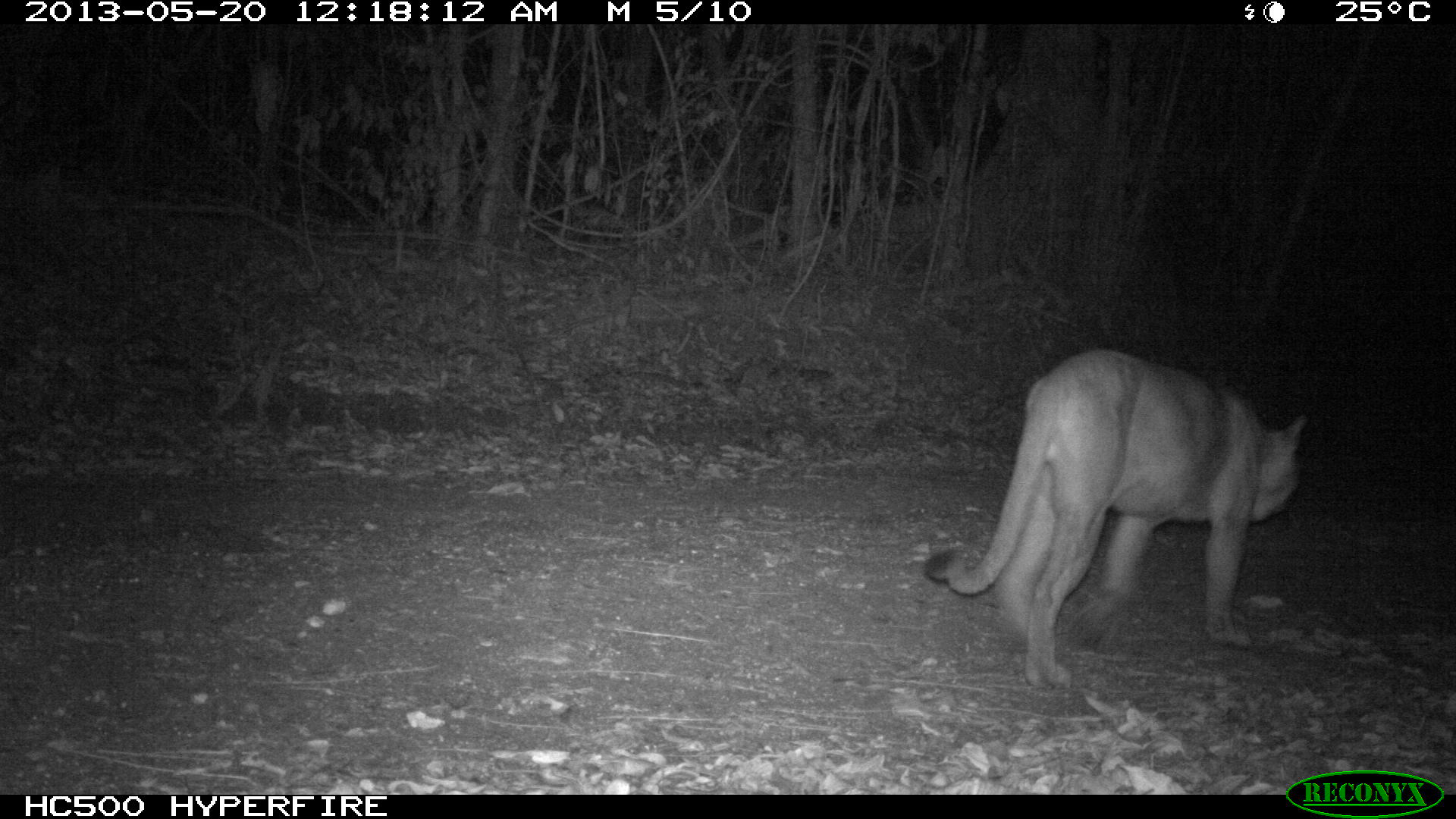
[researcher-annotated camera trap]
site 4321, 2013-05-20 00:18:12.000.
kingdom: Animalia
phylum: Chordata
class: Mammalia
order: Carnivora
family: Felidae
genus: Puma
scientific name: Puma concolor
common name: mountain lion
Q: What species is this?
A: Puma concolor (mountain lion).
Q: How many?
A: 1.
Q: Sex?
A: Male.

## Task requirements
Give back the material above exactly, but without its images.

## Response area
[researcher-annotated camera trap]
site 4321, 2013-05-20 00:18:12.000.
kingdom: Animalia
phylum: Chordata
class: Mammalia
order: Carnivora
family: Felidae
genus: Puma
scientific name: Puma concolor
common name: mountain lion
Q: What species is this?
A: Puma concolor (mountain lion).
Q: How many?
A: 1.
Q: Sex?
A: Male.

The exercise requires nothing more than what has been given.